TwiN / gatus

⛑ Automated developer-oriented status page
https://gatus.io
Apache License 2.0
6.07k stars 407 forks source link

Repeating notifications #379

Open gouku opened 1 year ago

gouku commented 1 year ago

Describe the feature request

Ability to send repeated notifications every x min/hr if the endpoint is still offline/dead.

Why do you personally want this feature to be implemented?

We now had over 300 nodes monitoring via Gatus and we received the notifications via Slack and Telegram. One scenario is when some nodes are offline during the weekend. We always forget to fix them in the next workday.

I've tried some other services and seems like it's a common feature to alert repeatedly if something still goes wrong.
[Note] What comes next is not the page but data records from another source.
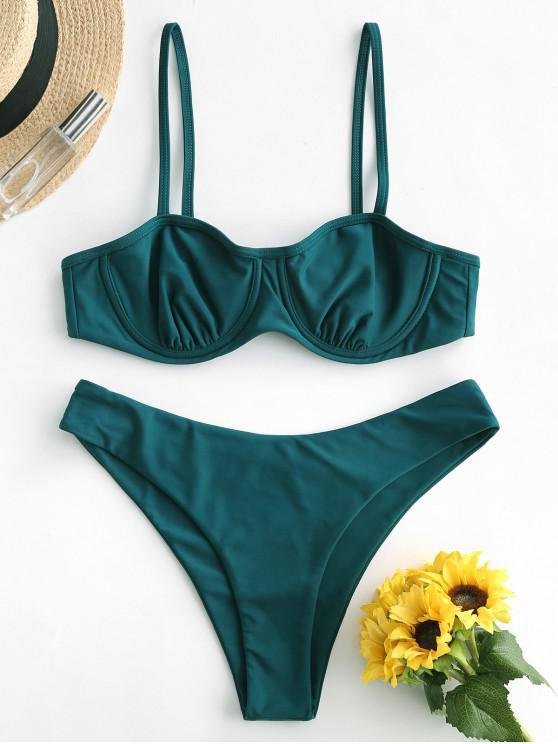 fashion ZAFUL Tie Back Underwire High Leg Bikini Swimsuit - PEACOCK BLUE S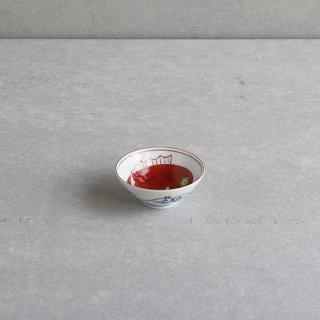 赤絵めで鯛 平盃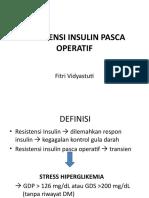 Resistensi Insulin Pasca Operatif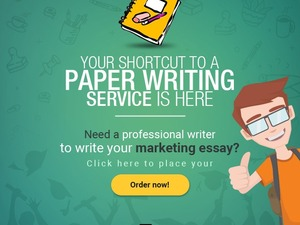 Thesis Of An Essay Producing Creative Writing Inspiration Ks English Assignment Help also Essay On Global Warming In English Research Paper On Organizational Culture Kings Cheap Grant Writing Services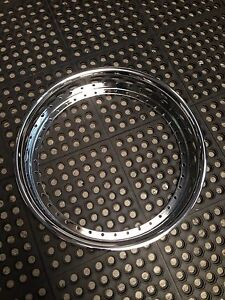 24x3 Outer 40hole Chrome Replacement Lip Fits Hre asanti forgiato ect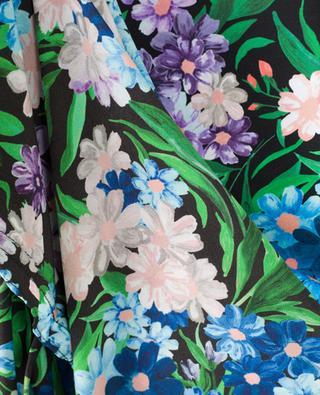 Athletic Top floral dress BALENCIAGA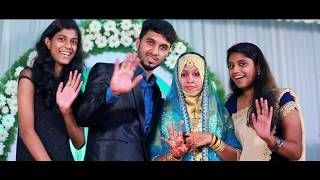 Wedding highlights     SHABITH ♡ SHAHANA    3 Dots wedding studio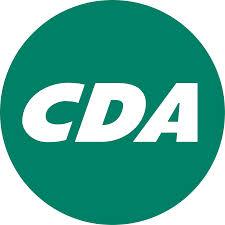 La responsabilità dei membri del CdA nelle Sp. Z o.o.  (Parte 1)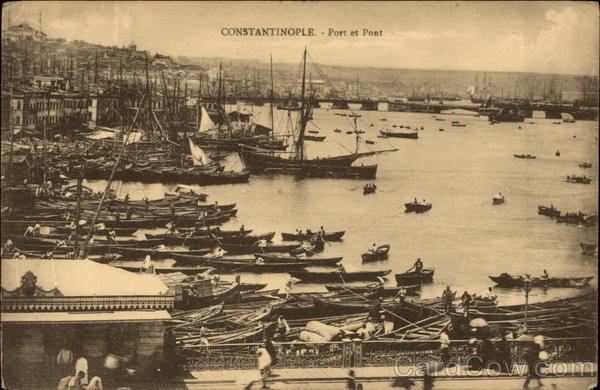 Port et Pont Constantinople Turkey Greece, Turkey, Balkan States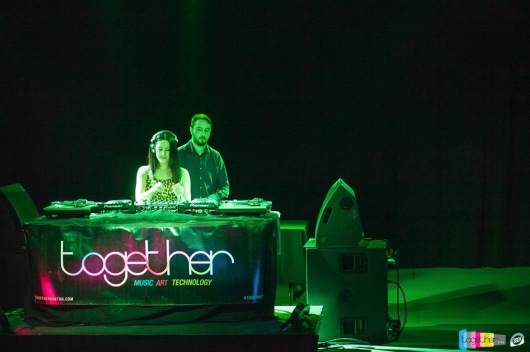 together-julio-bashmore-at-sinclair-5-18-14-010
How long have you been using this project?

No response

Additional information

No response

TwiN commented 1 year ago

Sounds like a good idea!

Something like this:

    alerts:
      - type: slack
        enabled: true
        description: "healthcheck failed 3 times in a row"
        send-on-resolved: true
        repeating: true

That said, not all alerting providers should allow this. For instance, pagerduty incidents need an acknowledgement on resolve, so we probably don't want to trigger multiple alerts simultaneously for pagerduty. For Slack, Discord, Teams, Telegram, etc. it shouldn't be an issue.

diamonddelt commented 1 year ago

Bumping this because we'd also be interested in having this feature, particularly for the MS Teams alerting hooks. We already use send-on-resolved, but if a service was down for 6+ days and the small team missed the initial message sent to a noisy MS Teams channel, it's easy to miss or forget unless it periodically reminds you it is still failing.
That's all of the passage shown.